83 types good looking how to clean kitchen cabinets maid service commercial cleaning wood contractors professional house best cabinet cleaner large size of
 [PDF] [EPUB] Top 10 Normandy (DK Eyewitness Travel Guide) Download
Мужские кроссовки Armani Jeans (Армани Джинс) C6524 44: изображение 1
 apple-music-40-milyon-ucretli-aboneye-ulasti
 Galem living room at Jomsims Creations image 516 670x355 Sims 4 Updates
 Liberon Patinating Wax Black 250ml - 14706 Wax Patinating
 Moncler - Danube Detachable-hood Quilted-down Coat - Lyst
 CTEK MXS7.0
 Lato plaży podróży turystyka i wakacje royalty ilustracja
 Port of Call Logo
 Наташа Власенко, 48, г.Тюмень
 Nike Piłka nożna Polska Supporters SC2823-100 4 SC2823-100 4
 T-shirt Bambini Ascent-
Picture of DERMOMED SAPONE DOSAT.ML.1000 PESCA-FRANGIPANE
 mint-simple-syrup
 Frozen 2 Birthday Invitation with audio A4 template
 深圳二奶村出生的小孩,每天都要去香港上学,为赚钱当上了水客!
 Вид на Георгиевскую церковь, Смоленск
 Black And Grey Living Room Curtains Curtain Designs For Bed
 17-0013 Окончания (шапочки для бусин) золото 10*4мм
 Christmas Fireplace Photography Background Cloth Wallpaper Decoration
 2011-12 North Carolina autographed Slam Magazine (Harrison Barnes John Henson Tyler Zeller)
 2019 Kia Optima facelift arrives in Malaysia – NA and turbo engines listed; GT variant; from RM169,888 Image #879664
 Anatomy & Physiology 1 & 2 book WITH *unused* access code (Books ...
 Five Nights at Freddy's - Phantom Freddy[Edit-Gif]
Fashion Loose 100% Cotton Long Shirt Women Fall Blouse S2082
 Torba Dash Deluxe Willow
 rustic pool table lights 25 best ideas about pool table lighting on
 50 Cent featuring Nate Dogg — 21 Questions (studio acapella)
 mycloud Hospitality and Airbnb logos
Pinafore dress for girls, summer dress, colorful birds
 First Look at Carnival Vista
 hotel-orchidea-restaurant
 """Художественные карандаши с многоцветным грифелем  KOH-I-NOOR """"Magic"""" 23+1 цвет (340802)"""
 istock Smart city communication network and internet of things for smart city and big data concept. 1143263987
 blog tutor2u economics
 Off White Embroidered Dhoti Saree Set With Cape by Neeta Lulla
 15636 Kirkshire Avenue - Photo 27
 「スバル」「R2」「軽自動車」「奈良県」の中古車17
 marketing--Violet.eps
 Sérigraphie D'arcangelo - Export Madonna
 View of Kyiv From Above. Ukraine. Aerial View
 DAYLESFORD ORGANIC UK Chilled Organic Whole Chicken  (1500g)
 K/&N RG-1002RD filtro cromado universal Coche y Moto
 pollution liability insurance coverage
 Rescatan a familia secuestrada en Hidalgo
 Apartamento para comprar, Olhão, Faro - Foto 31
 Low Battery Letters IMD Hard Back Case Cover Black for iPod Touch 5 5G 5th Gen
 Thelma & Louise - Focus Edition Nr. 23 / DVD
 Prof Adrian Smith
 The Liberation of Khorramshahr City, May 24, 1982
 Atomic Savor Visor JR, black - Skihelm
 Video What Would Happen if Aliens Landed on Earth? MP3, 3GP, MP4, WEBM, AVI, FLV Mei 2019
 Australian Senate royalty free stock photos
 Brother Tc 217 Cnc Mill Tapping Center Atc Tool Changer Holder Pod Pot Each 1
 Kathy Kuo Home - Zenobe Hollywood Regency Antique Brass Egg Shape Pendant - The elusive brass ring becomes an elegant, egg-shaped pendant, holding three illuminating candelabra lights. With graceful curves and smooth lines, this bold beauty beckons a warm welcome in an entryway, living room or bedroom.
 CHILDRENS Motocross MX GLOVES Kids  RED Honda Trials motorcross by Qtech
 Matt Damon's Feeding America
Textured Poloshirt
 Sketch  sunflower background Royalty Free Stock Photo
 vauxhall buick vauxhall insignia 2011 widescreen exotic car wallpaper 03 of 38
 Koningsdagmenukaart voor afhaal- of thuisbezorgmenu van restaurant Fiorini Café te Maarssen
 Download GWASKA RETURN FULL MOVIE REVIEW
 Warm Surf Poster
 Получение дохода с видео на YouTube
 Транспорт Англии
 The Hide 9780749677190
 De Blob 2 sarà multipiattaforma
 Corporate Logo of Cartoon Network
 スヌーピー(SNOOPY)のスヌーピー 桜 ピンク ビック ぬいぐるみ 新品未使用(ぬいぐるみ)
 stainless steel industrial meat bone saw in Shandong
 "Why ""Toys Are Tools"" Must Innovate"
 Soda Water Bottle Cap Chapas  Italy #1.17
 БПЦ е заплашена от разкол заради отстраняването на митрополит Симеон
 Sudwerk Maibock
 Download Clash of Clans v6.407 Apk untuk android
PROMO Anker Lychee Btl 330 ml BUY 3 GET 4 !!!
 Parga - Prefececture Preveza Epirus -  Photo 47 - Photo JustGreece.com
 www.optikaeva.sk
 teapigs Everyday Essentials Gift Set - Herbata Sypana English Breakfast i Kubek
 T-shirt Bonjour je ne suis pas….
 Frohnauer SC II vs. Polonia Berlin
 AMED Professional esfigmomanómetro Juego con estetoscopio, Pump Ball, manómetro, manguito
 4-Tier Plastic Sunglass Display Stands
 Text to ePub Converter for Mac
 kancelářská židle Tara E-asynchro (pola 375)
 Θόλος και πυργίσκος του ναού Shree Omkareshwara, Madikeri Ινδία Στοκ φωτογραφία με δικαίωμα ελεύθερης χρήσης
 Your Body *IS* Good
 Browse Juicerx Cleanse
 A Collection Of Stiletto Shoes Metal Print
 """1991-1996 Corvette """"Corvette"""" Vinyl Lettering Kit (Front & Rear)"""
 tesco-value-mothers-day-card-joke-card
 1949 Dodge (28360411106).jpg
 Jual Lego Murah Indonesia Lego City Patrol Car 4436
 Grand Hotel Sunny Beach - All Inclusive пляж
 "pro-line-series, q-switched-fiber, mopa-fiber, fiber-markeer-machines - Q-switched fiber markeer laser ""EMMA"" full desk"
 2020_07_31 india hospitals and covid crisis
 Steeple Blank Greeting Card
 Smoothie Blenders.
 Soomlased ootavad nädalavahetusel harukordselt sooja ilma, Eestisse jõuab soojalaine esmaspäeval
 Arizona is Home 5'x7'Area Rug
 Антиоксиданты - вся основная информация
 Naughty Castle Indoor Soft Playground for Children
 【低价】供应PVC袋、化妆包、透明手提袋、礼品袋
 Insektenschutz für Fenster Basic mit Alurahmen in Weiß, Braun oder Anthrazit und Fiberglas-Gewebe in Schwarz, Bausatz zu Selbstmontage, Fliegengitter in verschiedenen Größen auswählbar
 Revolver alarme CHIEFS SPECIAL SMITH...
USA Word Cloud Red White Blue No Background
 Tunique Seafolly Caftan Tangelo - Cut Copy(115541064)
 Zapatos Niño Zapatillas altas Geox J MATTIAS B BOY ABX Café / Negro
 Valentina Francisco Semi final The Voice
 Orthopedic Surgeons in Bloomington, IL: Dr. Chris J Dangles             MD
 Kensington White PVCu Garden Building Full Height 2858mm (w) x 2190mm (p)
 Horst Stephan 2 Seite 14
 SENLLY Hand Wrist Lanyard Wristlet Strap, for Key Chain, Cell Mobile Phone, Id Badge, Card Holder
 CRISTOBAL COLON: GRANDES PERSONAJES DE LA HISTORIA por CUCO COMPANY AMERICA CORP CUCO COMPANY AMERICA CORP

====

• **Problem description**
Only the lines above from the line with "PROMO Anker Lychee Btl 330 ml BUY 3 GET 4 !!!" to the line with "USA Word Cloud Red White Blue No Background", those two lines included, should be reproduced exactly.

• **Task output**
PROMO Anker Lychee Btl 330 ml BUY 3 GET 4 !!!
 Parga - Prefececture Preveza Epirus -  Photo 47 - Photo JustGreece.com
 www.optikaeva.sk
 teapigs Everyday Essentials Gift Set - Herbata Sypana English Breakfast i Kubek
 T-shirt Bonjour je ne suis pas….
 Frohnauer SC II vs. Polonia Berlin
 AMED Professional esfigmomanómetro Juego con estetoscopio, Pump Ball, manómetro, manguito
 4-Tier Plastic Sunglass Display Stands
 Text to ePub Converter for Mac
 kancelářská židle Tara E-asynchro (pola 375)
 Θόλος και πυργίσκος του ναού Shree Omkareshwara, Madikeri Ινδία Στοκ φωτογραφία με δικαίωμα ελεύθερης χρήσης
 Your Body *IS* Good
 Browse Juicerx Cleanse
 A Collection Of Stiletto Shoes Metal Print
 """1991-1996 Corvette """"Corvette"""" Vinyl Lettering Kit (Front & Rear)"""
 tesco-value-mothers-day-card-joke-card
 1949 Dodge (28360411106).jpg
 Jual Lego Murah Indonesia Lego City Patrol Car 4436
 Grand Hotel Sunny Beach - All Inclusive пляж
 "pro-line-series, q-switched-fiber, mopa-fiber, fiber-markeer-machines - Q-switched fiber markeer laser ""EMMA"" full desk"
 2020_07_31 india hospitals and covid crisis
 Steeple Blank Greeting Card
 Smoothie Blenders.
 Soomlased ootavad nädalavahetusel harukordselt sooja ilma, Eestisse jõuab soojalaine esmaspäeval
 Arizona is Home 5'x7'Area Rug
 Антиоксиданты - вся основная информация
 Naughty Castle Indoor Soft Playground for Children
 【低价】供应PVC袋、化妆包、透明手提袋、礼品袋
 Insektenschutz für Fenster Basic mit Alurahmen in Weiß, Braun oder Anthrazit und Fiberglas-Gewebe in Schwarz, Bausatz zu Selbstmontage, Fliegengitter in verschiedenen Größen auswählbar
 Revolver alarme CHIEFS SPECIAL SMITH...
USA Word Cloud Red White Blue No Background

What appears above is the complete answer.